No Sheraton closure plans: N.P.F., resort manager

Despite widespread hotel closures nationwide, there are no plans to close the Sheraton Samoa Beach Resort, the resort's manager and head of its owner, the Samoa National Provident Fund (S.N.P.F.), said.

The S.N.P.F.'s Chief Executive Officer, Pauli Prince Suhren, told the Samoa Observer on Tuesday that: “In spite of the challenging times, there are currently no plans to close the resort.”

(The S.N.P.F. holds a majority of the resort's shares, company filings show). 

The resort's manager, Mark Wendt, said that plans remain in place to keep the resort viable and keep all its employees on board. 

In late July, Mr. Wendt said the resort has had to become more creative with how it attracts guests, but it is managing to pay its operational costs even as the pandemic keeps Samoa’s doors firmly closed to international tourism. 

Contacted on Tuesday by the Samoa Observer, he said the goal is still the same: to stay open and keep everyone employed.

Like many other businesses around Samoa, staff have had to lose their hours and many have chosen to take up other jobs on a part or full-time basis, but no one has been laid off. 


“I’d like to find out who is spreading that because I would like to meet with them,” Mr. Wendt said about talk of closure. 

Pauli expressed similar sentiments when contact over email on Tuesday.

“I wish you would let me know who is spreading these unfounded rumours," he said. 

“Anyway, in spite of the challenging times, there are currently no plans to close the resort.”

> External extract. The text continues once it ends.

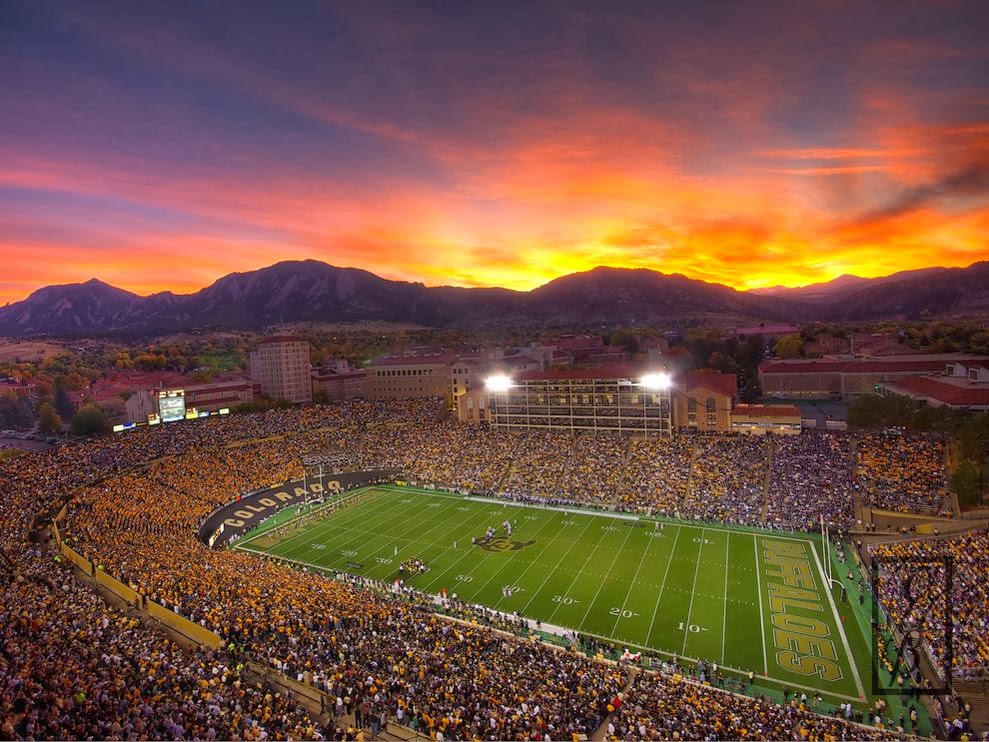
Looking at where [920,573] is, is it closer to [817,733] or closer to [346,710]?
[817,733]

Mr. Wendt said all staff remain employed, even though most have had to lose some of their regular hours. 

“We haven’t laid off anybody. We have rationed hours and it’s really up to the need of the individual whether they want to find other work opportunities, and that is completely fine.

“Our stance is that we’d like to keep them, but they have financial responsibilities and they probably need to find alternative jobs.”

Long weekends remain a bonus to the resort and broader industry. Over the Father’s Day long weekend, around 100 rooms were booked out, but Mr. Wendt said their sale meant they couldn’t make that much money from it.

The resort’s combined buy one night, get one night free deal with serious discounts at the buffet was just enough to get by, he said. 

Mr. Wendt said business at the Sheraton has been a challenge, and during an ordinary week it is hard to fill more than a handful of rooms.

They continue to negotiate with the Government and utilities suppliers about keeping operational costs down, but some costs cannot be reduced as much as they would like, and there are only so many people who can come out to the resort on their weekends. 

“We’re talking disposable income in a country that already has its own challenge with border closures,” Mr. Wendt said. 

Regardless, he intends to “outwit” the pandemic and stay open until the borders reopen and international tourism can begin to bounce back.

Mr. Wendt said he suspects the prospect of closure is widespread among resort owners, so long as the nation's borders remain closed to 

“The prospect of closure is probably the [topic of] conversation [...across hotels ...] on the island. I am pretty sure the struggle is real for all hotels.

“I guess the reality is that some people think we still have revenue coming from somewhere but the reality is if you don’t have guests in house you don’t have revenue.

“It’s really just reaching deep down and coming up with specials to attract our people and that is what we have been working on.”